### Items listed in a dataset
=======
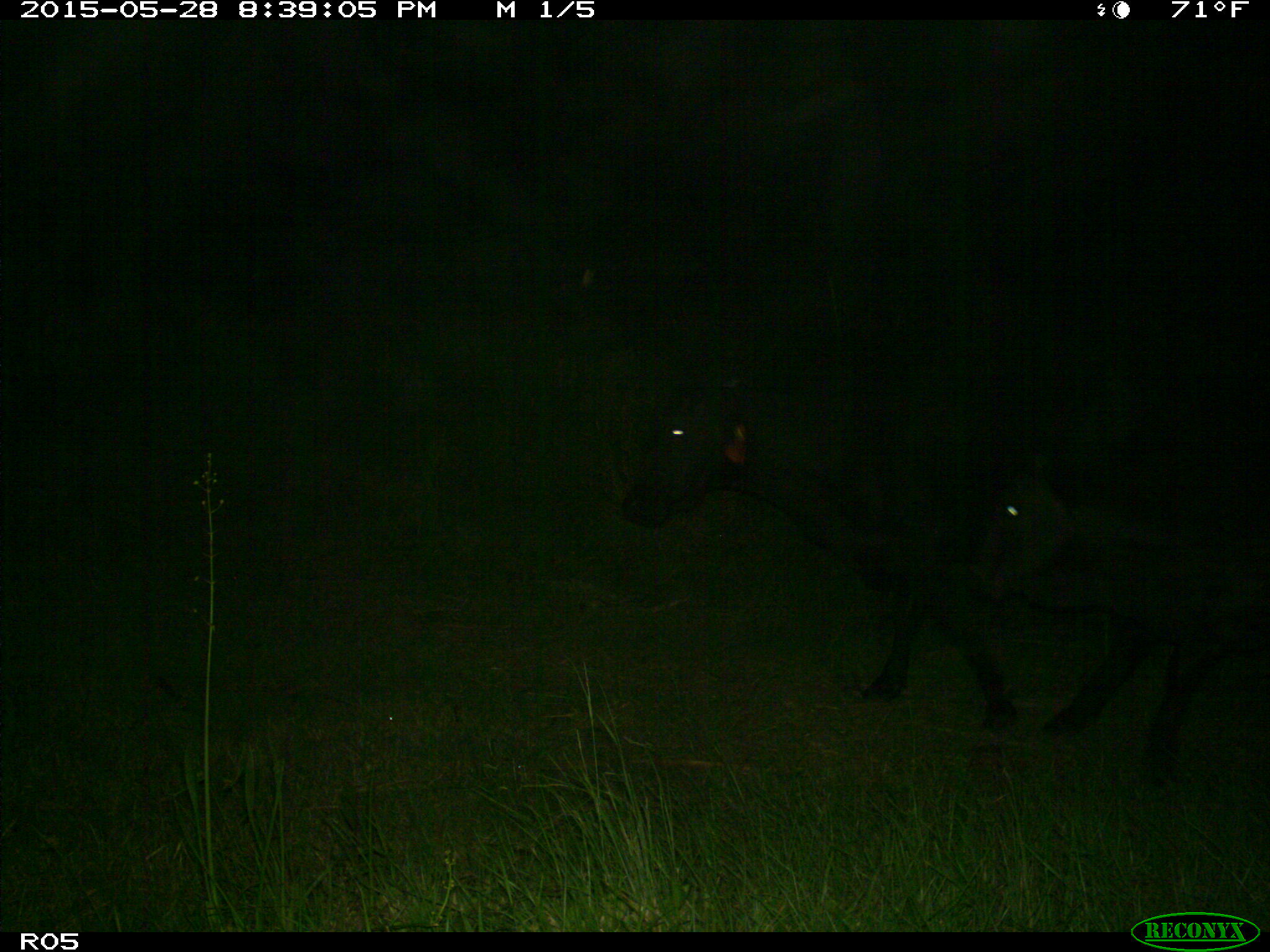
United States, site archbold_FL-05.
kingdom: Animalia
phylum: Chordata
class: Mammalia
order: Artiodactyla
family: Bovidae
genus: Bos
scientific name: Bos taurus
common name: domestic cow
Bos taurus (domestic cow).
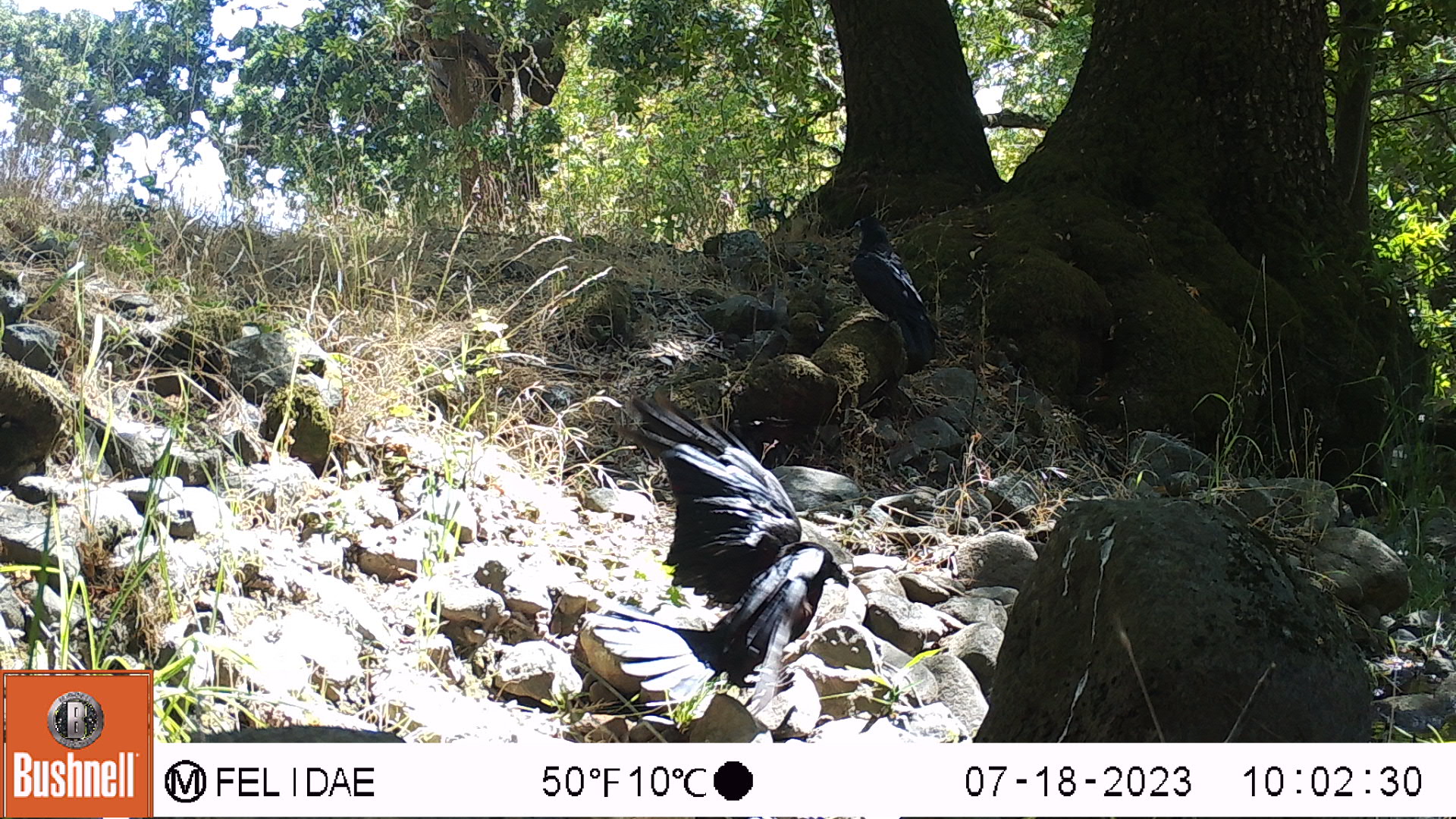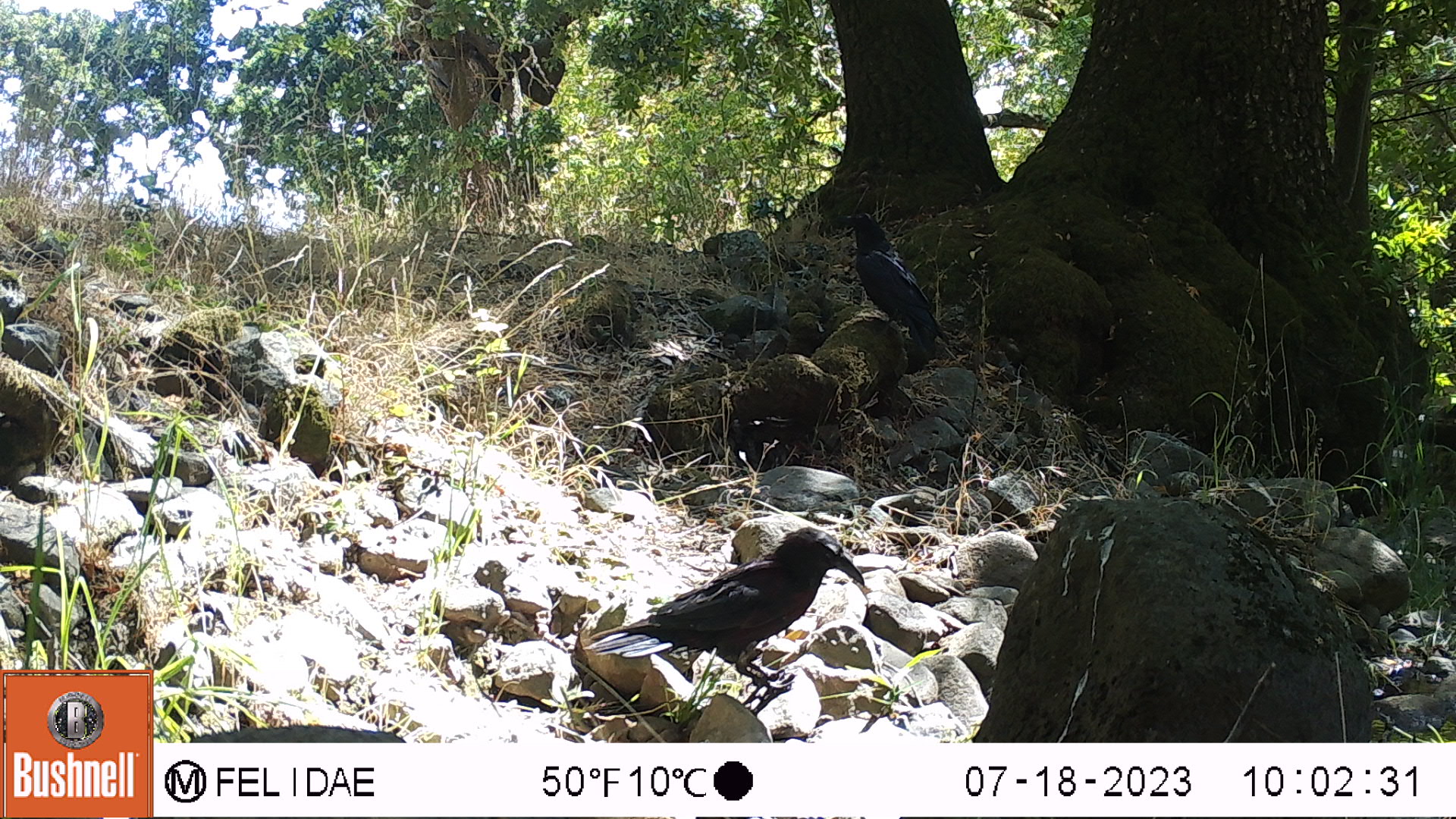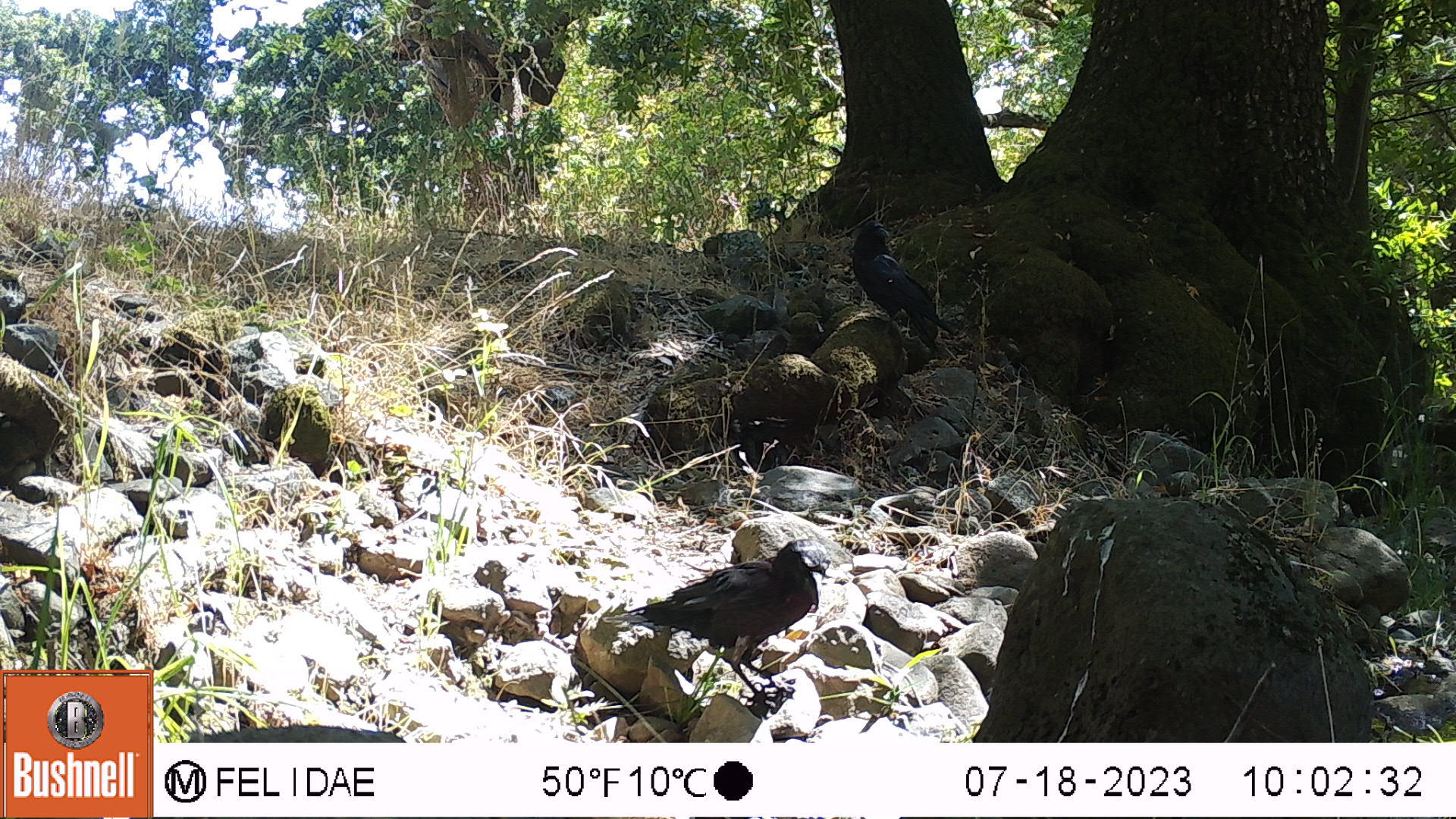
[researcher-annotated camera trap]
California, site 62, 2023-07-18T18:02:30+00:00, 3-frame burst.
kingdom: Animalia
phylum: Chordata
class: Aves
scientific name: Aves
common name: bird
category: unknown bird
=======
### Problem description
Make an exact copy of all entries above, dropping the images.

### Task answer
United States, site archbold_FL-05.
kingdom: Animalia
phylum: Chordata
class: Mammalia
order: Artiodactyla
family: Bovidae
genus: Bos
scientific name: Bos taurus
common name: domestic cow
Bos taurus (domestic cow).
[researcher-annotated camera trap]
California, site 62, 2023-07-18T18:02:30+00:00, 3-frame burst.
kingdom: Animalia
phylum: Chordata
class: Aves
scientific name: Aves
common name: bird
category: unknown bird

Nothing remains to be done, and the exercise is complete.